Texto fuente ▸
☆ ☆ ☆ ☆ ☆
La existencia de la pareja se ha convertido en una fuente de irritación intolerable para el victimario. El celo homicida, en tanto niega la existencia del otro, constituye la escenificación de un mito narcisista de omnipotencia. En efecto, el crimen pasional expresa el predominio del principio del placer sobre el de realidad. La muerte de la pareja expresa y satisface el odio y la cólera. Se trata de una descarga, de un acto sádico en el que predominan la afirmación narcisista de sí, así como la negación del otro y de la realidad.
Es el caso de R., un hombre de 30 años que asesina a su esposa y luego intenta suicidarse. El crimen ocurre en un estado crepuscular de conciencia. Se trata de un hombre respetable que manifiesta cierta susceptibilidad e irritabilidad. El crimen es precedido por un período de malestar psíquico y de alteraciones del humor, aun cuando la situación real de la pareja no justifique la reacción homicida. El crimen ocurre de un modo automático, como una reacción afectivo‐motriz explosiva que permite la liberación de la pulsión agresiva reprimida. Y, aun cuando se da una amnesia parcial consecutiva, el sujeto no trata de justificarse.
El señor M. es un paciente paranoico con delirio de celos. Se trata de un hombre de 45 años, empleado de un hotel de Santiago, que asesina a su novia con un puñal. Arrestado, M. declara espontáneamente que asesinó a su compañera. A su juicio, el hecho ocurre porque él le propuso matrimonio; y como ella no le dio respuesta después de un tiempo considerable, él pensó que ella tenía otro novio. Aun después de la muerte de su novia, el señor M. mantuvo esta convicción delirante.
Cada cierto tiempo, nos enteramos con asombro de que un hombre —reconocido a veces en su medio social como entusiasta y colaborador, o como conflictivo y celoso con su pareja— llega al extremo de matar a su compañera, a sus hijos y, finalmente, de suicidarse. Podemos hacer un esfuerzo e intentar explicar el crimen de la pareja, considerando los conflictos y los celos provocados o fantaseados. Pero, ¿qué motiva a ese hombre a matar a sus hijos?
☆ ☆ ☆ ☆ ☆
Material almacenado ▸

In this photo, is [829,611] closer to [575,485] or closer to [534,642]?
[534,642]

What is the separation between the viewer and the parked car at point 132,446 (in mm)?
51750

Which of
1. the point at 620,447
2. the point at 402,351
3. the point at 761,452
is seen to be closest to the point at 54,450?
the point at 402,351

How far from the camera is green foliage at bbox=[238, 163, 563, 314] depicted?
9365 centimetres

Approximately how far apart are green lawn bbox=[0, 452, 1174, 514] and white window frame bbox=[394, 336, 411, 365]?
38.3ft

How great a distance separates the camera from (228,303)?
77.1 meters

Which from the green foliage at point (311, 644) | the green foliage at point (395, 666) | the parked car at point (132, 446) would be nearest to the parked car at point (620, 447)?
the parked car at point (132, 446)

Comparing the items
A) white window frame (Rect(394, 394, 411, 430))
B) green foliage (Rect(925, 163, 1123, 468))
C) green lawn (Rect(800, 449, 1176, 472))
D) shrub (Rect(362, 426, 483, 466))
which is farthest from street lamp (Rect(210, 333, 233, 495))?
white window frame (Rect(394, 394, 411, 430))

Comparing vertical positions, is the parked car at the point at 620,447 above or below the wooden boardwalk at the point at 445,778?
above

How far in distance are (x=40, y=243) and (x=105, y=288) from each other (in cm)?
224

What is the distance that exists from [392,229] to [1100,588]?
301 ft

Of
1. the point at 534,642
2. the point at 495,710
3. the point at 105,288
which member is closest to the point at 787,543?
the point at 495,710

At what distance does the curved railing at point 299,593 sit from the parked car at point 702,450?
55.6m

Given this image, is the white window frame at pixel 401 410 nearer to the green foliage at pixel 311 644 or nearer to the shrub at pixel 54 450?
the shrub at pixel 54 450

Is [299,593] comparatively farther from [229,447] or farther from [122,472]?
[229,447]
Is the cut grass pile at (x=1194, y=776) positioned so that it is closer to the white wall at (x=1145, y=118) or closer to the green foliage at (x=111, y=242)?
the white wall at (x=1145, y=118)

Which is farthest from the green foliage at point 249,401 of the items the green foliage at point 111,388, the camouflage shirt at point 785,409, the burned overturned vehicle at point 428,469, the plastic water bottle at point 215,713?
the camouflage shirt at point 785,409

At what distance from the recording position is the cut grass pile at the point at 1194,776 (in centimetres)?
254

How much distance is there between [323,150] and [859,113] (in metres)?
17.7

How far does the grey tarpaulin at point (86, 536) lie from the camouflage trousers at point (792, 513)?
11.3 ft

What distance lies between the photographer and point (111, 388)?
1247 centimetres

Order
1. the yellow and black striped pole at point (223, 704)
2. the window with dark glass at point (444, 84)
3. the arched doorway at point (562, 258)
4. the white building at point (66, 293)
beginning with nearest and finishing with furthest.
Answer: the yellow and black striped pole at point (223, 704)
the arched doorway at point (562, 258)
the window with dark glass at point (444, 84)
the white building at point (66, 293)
☆ ☆ ☆ ☆ ☆
En qué consiste ▸
Edita el texto sobre el crimen pasional desde "El señor M. es" hasta "esta convicción delirante.", reemplazando "puñal" por "cuchillo".

Espacio de respuesta ▸
El señor M. es un paciente paranoico con delirio de celos. Se trata de un hombre de 45 años, empleado de un hotel de Santiago, que asesina a su novia con un cuchillo. Arrestado, M. declara espontáneamente que asesinó a su compañera. A su juicio, el hecho ocurre porque él le propuso matrimonio; y como ella no le dio respuesta después de un tiempo considerable, él pensó que ella tenía otro novio. Aun después de la muerte de su novia, el señor M. mantuvo esta convicción delirante.